This is a story of two very different pours from the same batch. TL;DR: the first bottle was foamy and very carbonated, the second was normal, but the first bottle went flat and was cloudy, while the second bottle was within normal range for head, carbonation, and clarity.
The Story: I poured a bottle for a friend into a hand-rinsed, standard pint glass, pouring the first half down the side and the second half down the middle, being careful not to disturb or pour the lees. When I opened it, I noticed some bubbling in the neck, but no gusher. The beer was fairly foamy, very bubbly, with a head that dissipated very quickly.
I immediately opened a second bottle for myself, noticed the same bubbling, but got sidetracked and did not pour for about 10 minutes. Same type of glass and pouring technique. However, my beer had a nice head, that lasted a little while, and carbonation was normal.
When were about halfway through both beers at the same time, and noticed that my friend's beer had gone sort of flat with no lacing and was a little cloudy, while mine was still carbonated, and was pretty clear (you could see through it when held up to light). (By the way, the beer was somewhat green, and hopefully will benefit from more time in the bottle.)

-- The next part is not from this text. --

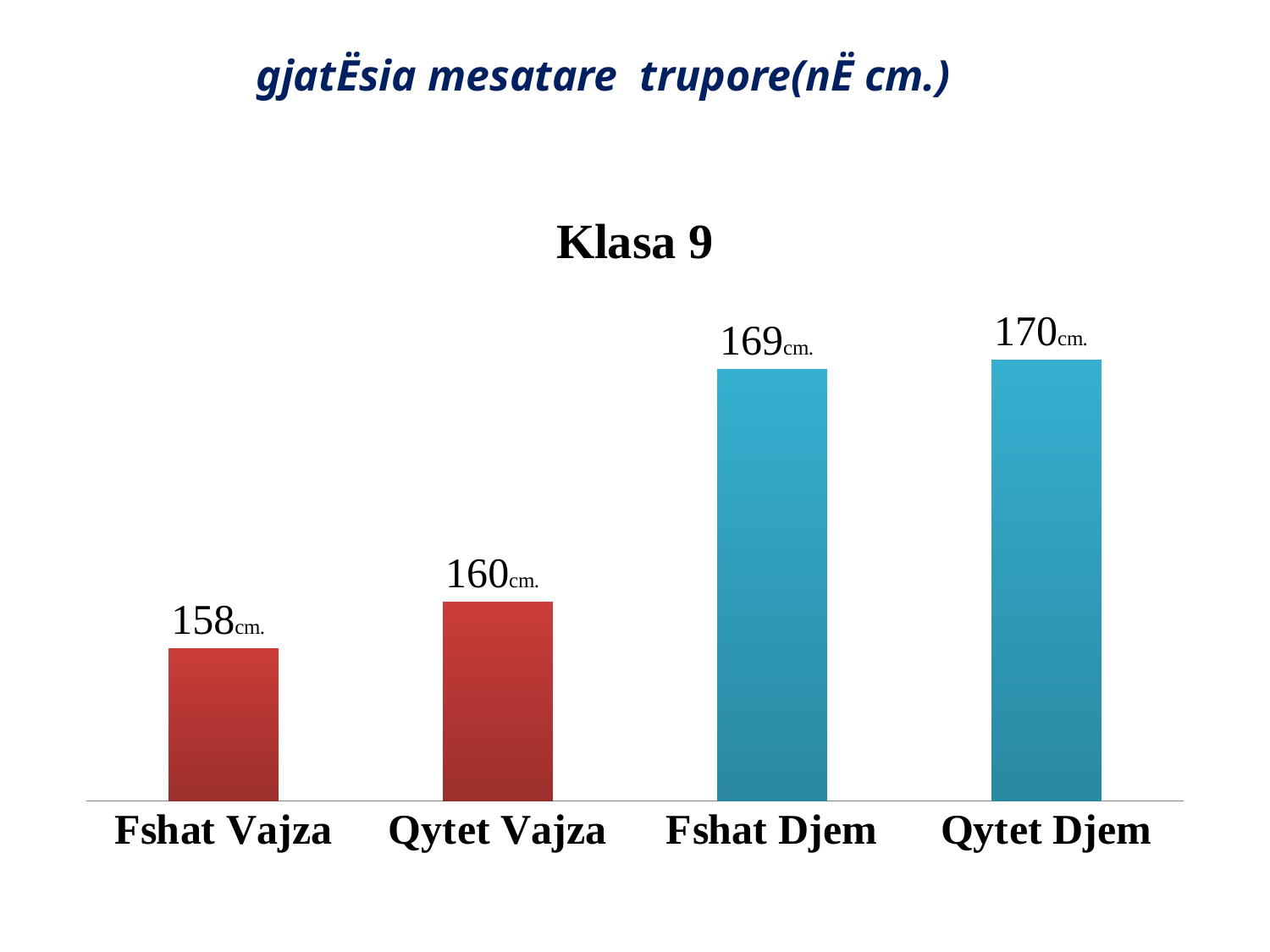
What is the value for Fshat Vajza? 158cm. What is the value for Qytet Djem? 170cm. Which is larger, the value for Fshat Djem or the value for Qytet Vajza? Fshat Djem What is the difference between the values for Qytet Djem and Fshat Vajza? 12 cm What is the title of the chart? Klasa 9 What is the value for Fshat Djem? 169cm. Which category has the lowest value? Fshat Vajza How many categories are shown on the chart? 4 What kind of chart is shown on the slide? Bar chart Which category has the highest value? Qytet Djem What is the value for Qytet Vajza? 160cm. What is the difference between the values for Qytet Vajza and Fshat Vajza? 2 cm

My Question: Is this a sign of improper carbonation, or could it be due to inadequate mixing in the fermenter before I bottled? I.e., maybe I racked too much beer into bottles and should have left more in the fermenter. Or maybe something different? I have never had bottles that varied from bottle to bottle before.
Recipe ingredients and process:
- Belgian pale ale - all-grain: 95% Belgian pale malt, and 5% Belgian biscuit;
- Safbrew T-58 yeast, properly rehydrated, with est. cell counts per Mr Malty's calculator.
- OG: 1.050 --> FG: 1.010;
- fermented in primary 15 days at 67°F; no secondary;
- I did not cold crash or use any finings, but I gingerly moved the fermenter to the counter where I was bottling about two hours before bottling;
- bottled straight from fermenter, and primed with exactly one Cooper's carbonation drop per bottle;
- I did not feel like I was greedy about bottling too much beer, and I recall leaving quite a bit in the fermenter to avoid sediment, even pouring out the last bottle instead of capping;
- bottle conditioned for 14 days at 70-72°F and another six days at 67°F, both in the same sealed case box.